Speaking of sustainability efforts, the round design of the apartment is a contributing factor as well. Round homes were typical in many indigenous cultures, and there are specific reasons for that. Circular houses use less building materials than rectangular houses, meaning a smaller eco-footprint and more living space for less cost. With dozens of round interconnected modules forming the roof, each module supporting a portion of the roof, circular houses have incredible structural integrity and strength, unlike houses built of one large roof. The curved roofs make them wind-resistant, allowing wind to flow around them and not up against, making these homes particularly advantageous in extreme weather conditions. Since less surface area is in contact with adverse weather conditions, the overall durability, and energy efficiency of the home is high. Additionally, the circular structure supports a natural flow of air and temperatures inside the home; once heated air rises and reaches the center skylight, which is cooler, the air reacts by dropping to the floor where it moves across to the walls and rises again till it meets the skylight and drops again. 

There are many possible pairings of multi-families dwelling in this apartment.
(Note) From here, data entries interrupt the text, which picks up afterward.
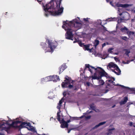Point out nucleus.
Segmentation results:
<instances>
[{
	"label": "nucleus",
	"mask_w": 135,
	"mask_h": 135,
	"mask_svg": "<svg viewBox=\"0 0 135 135\" xmlns=\"http://www.w3.org/2000/svg\"><path fill=\"white\" fill-rule=\"evenodd\" d=\"M82 24L81 23L78 22L76 19H74L73 21L68 22H63V25L62 26L63 28L67 31L65 34L66 38L73 40V35L72 32L74 31L71 28V27H74L80 29L81 28Z\"/></svg>",
	"instance_id": "obj_1"
},
{
	"label": "nucleus",
	"mask_w": 135,
	"mask_h": 135,
	"mask_svg": "<svg viewBox=\"0 0 135 135\" xmlns=\"http://www.w3.org/2000/svg\"><path fill=\"white\" fill-rule=\"evenodd\" d=\"M85 66L86 68H88V70L92 74L93 73V70H94L95 72L93 75L91 76L93 83V79L98 80L101 78L102 76H106L107 75V73L105 71L100 67L95 68L94 67L90 66L89 64H86Z\"/></svg>",
	"instance_id": "obj_2"
},
{
	"label": "nucleus",
	"mask_w": 135,
	"mask_h": 135,
	"mask_svg": "<svg viewBox=\"0 0 135 135\" xmlns=\"http://www.w3.org/2000/svg\"><path fill=\"white\" fill-rule=\"evenodd\" d=\"M56 6L51 5V8L52 10L51 11V15L54 16H57L60 15L63 12L64 8L62 7H60L61 3V1L60 0L57 2H55Z\"/></svg>",
	"instance_id": "obj_3"
},
{
	"label": "nucleus",
	"mask_w": 135,
	"mask_h": 135,
	"mask_svg": "<svg viewBox=\"0 0 135 135\" xmlns=\"http://www.w3.org/2000/svg\"><path fill=\"white\" fill-rule=\"evenodd\" d=\"M122 11V9L118 8V13L120 16V20H118V22H121L122 20L127 21L129 20L130 18L129 14L127 12H123L121 13Z\"/></svg>",
	"instance_id": "obj_4"
},
{
	"label": "nucleus",
	"mask_w": 135,
	"mask_h": 135,
	"mask_svg": "<svg viewBox=\"0 0 135 135\" xmlns=\"http://www.w3.org/2000/svg\"><path fill=\"white\" fill-rule=\"evenodd\" d=\"M37 1L40 4H42L43 8L45 12L44 14L45 16L47 17L50 15H51V1L45 6L43 3H41V1H40L39 0Z\"/></svg>",
	"instance_id": "obj_5"
},
{
	"label": "nucleus",
	"mask_w": 135,
	"mask_h": 135,
	"mask_svg": "<svg viewBox=\"0 0 135 135\" xmlns=\"http://www.w3.org/2000/svg\"><path fill=\"white\" fill-rule=\"evenodd\" d=\"M65 79L61 84L62 87H68L69 89L72 88L73 87L74 81L67 76L65 77Z\"/></svg>",
	"instance_id": "obj_6"
},
{
	"label": "nucleus",
	"mask_w": 135,
	"mask_h": 135,
	"mask_svg": "<svg viewBox=\"0 0 135 135\" xmlns=\"http://www.w3.org/2000/svg\"><path fill=\"white\" fill-rule=\"evenodd\" d=\"M48 45V47H46V44L45 42L41 43V45L42 46V47L45 50V52H51V42L49 40L47 39L46 41Z\"/></svg>",
	"instance_id": "obj_7"
},
{
	"label": "nucleus",
	"mask_w": 135,
	"mask_h": 135,
	"mask_svg": "<svg viewBox=\"0 0 135 135\" xmlns=\"http://www.w3.org/2000/svg\"><path fill=\"white\" fill-rule=\"evenodd\" d=\"M21 121L19 120H15L11 124H9V127H7L6 129L7 130H9L11 127L15 128V129H18V127H17L19 126H17V124L19 123H21Z\"/></svg>",
	"instance_id": "obj_8"
},
{
	"label": "nucleus",
	"mask_w": 135,
	"mask_h": 135,
	"mask_svg": "<svg viewBox=\"0 0 135 135\" xmlns=\"http://www.w3.org/2000/svg\"><path fill=\"white\" fill-rule=\"evenodd\" d=\"M107 68L108 69H110L111 70L112 69H117V71H119V68L117 65L113 62H110L109 63Z\"/></svg>",
	"instance_id": "obj_9"
},
{
	"label": "nucleus",
	"mask_w": 135,
	"mask_h": 135,
	"mask_svg": "<svg viewBox=\"0 0 135 135\" xmlns=\"http://www.w3.org/2000/svg\"><path fill=\"white\" fill-rule=\"evenodd\" d=\"M61 123V127L62 128H67L68 126V123H69L70 121V120H68L67 122L64 120L62 119L61 120H60L59 121Z\"/></svg>",
	"instance_id": "obj_10"
},
{
	"label": "nucleus",
	"mask_w": 135,
	"mask_h": 135,
	"mask_svg": "<svg viewBox=\"0 0 135 135\" xmlns=\"http://www.w3.org/2000/svg\"><path fill=\"white\" fill-rule=\"evenodd\" d=\"M79 45L81 47L83 46V48L85 50L89 51L90 52H91L93 49H89V46L88 45H84V44L81 42H78Z\"/></svg>",
	"instance_id": "obj_11"
},
{
	"label": "nucleus",
	"mask_w": 135,
	"mask_h": 135,
	"mask_svg": "<svg viewBox=\"0 0 135 135\" xmlns=\"http://www.w3.org/2000/svg\"><path fill=\"white\" fill-rule=\"evenodd\" d=\"M63 98L61 100H60L59 102V103H58V105L57 106V108L59 109V111H58L57 113V119L59 121H60V114L61 112V111L60 110V107L61 106V104L62 103V102L61 101L63 99Z\"/></svg>",
	"instance_id": "obj_12"
},
{
	"label": "nucleus",
	"mask_w": 135,
	"mask_h": 135,
	"mask_svg": "<svg viewBox=\"0 0 135 135\" xmlns=\"http://www.w3.org/2000/svg\"><path fill=\"white\" fill-rule=\"evenodd\" d=\"M21 124L19 126L17 127H18V129L22 128L24 127L26 128V126H29L30 125V122H22L21 123Z\"/></svg>",
	"instance_id": "obj_13"
},
{
	"label": "nucleus",
	"mask_w": 135,
	"mask_h": 135,
	"mask_svg": "<svg viewBox=\"0 0 135 135\" xmlns=\"http://www.w3.org/2000/svg\"><path fill=\"white\" fill-rule=\"evenodd\" d=\"M51 81V76H47L46 78H44L41 79V81L42 83L47 82Z\"/></svg>",
	"instance_id": "obj_14"
},
{
	"label": "nucleus",
	"mask_w": 135,
	"mask_h": 135,
	"mask_svg": "<svg viewBox=\"0 0 135 135\" xmlns=\"http://www.w3.org/2000/svg\"><path fill=\"white\" fill-rule=\"evenodd\" d=\"M58 80H59V77L57 75H53L51 78V81L55 82Z\"/></svg>",
	"instance_id": "obj_15"
},
{
	"label": "nucleus",
	"mask_w": 135,
	"mask_h": 135,
	"mask_svg": "<svg viewBox=\"0 0 135 135\" xmlns=\"http://www.w3.org/2000/svg\"><path fill=\"white\" fill-rule=\"evenodd\" d=\"M28 127H26L27 129L30 131H31L34 133H36L37 131L35 130V128L33 126H31V124L29 126H28Z\"/></svg>",
	"instance_id": "obj_16"
},
{
	"label": "nucleus",
	"mask_w": 135,
	"mask_h": 135,
	"mask_svg": "<svg viewBox=\"0 0 135 135\" xmlns=\"http://www.w3.org/2000/svg\"><path fill=\"white\" fill-rule=\"evenodd\" d=\"M57 44V42L56 41L54 44L51 43V52L54 51V49H55L56 47Z\"/></svg>",
	"instance_id": "obj_17"
},
{
	"label": "nucleus",
	"mask_w": 135,
	"mask_h": 135,
	"mask_svg": "<svg viewBox=\"0 0 135 135\" xmlns=\"http://www.w3.org/2000/svg\"><path fill=\"white\" fill-rule=\"evenodd\" d=\"M126 33L128 35L129 37L130 38H132V35H133L134 34V32L133 31H127Z\"/></svg>",
	"instance_id": "obj_18"
},
{
	"label": "nucleus",
	"mask_w": 135,
	"mask_h": 135,
	"mask_svg": "<svg viewBox=\"0 0 135 135\" xmlns=\"http://www.w3.org/2000/svg\"><path fill=\"white\" fill-rule=\"evenodd\" d=\"M128 99L127 97H125L124 98V99L122 100L120 102V105H123L125 104L127 102Z\"/></svg>",
	"instance_id": "obj_19"
},
{
	"label": "nucleus",
	"mask_w": 135,
	"mask_h": 135,
	"mask_svg": "<svg viewBox=\"0 0 135 135\" xmlns=\"http://www.w3.org/2000/svg\"><path fill=\"white\" fill-rule=\"evenodd\" d=\"M106 123V122L105 121L100 122L98 124L95 126L94 127H93V129H94L97 128L98 127H99L100 126L103 125Z\"/></svg>",
	"instance_id": "obj_20"
},
{
	"label": "nucleus",
	"mask_w": 135,
	"mask_h": 135,
	"mask_svg": "<svg viewBox=\"0 0 135 135\" xmlns=\"http://www.w3.org/2000/svg\"><path fill=\"white\" fill-rule=\"evenodd\" d=\"M106 123V122L105 121L100 122L98 124L95 126L94 127H93V129H94L97 128L98 127H99L100 126L103 125Z\"/></svg>",
	"instance_id": "obj_21"
},
{
	"label": "nucleus",
	"mask_w": 135,
	"mask_h": 135,
	"mask_svg": "<svg viewBox=\"0 0 135 135\" xmlns=\"http://www.w3.org/2000/svg\"><path fill=\"white\" fill-rule=\"evenodd\" d=\"M119 71H117V69H112V71L117 75H119L121 73V71L119 69Z\"/></svg>",
	"instance_id": "obj_22"
},
{
	"label": "nucleus",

One might be a single-parent family in need of child care and a childless couple who desire but cannot have children. Under mutually agreed terms, this symbiotic relationship fills each other’s needs and wants; the single parent can depend on reliable child care, and the couple can receive emotional fulfillment from raising a child. The more traditional family formed through marriage can also benefit from dwelling here. If the parents decide to have more children and the family size grows, they can purchase a second unit and connect it to their current one to make a larger home. 

Form Follows Family

Some people may be disappointed that the multi-family model is not stable or long-term like traditional marriages and think the business-like concept of calculated choosing corrodes the unconditional love and devotion of families. Critics may also point out that the fissile design of the apartment reflects, and perhaps encourages, this impermanent union.

There is no guarantee that multi-families will forever remain in their ties; this is the same for any other family. Marriage happens with the intent to stay grounded in a commitment to a loving union, but that intent is not always kept fully through. The absence of a formal societal contract might make the multi-family seem more susceptible to a temporary commitment and not life bound. But what keeps a family together isn’t a scripted contract. 

With family lives and values changing, housing design should respond to this change. The design of the apartment, while fissile, is also combinative. The design is more meant to parallel the flexible ideology of multi-families than to promote fragile impermanence about them. It intends to aid in family-building decisions by giving people the autonomy to self-direct the architecture of their living space.

It is the home that houses people and their philosophy, after all.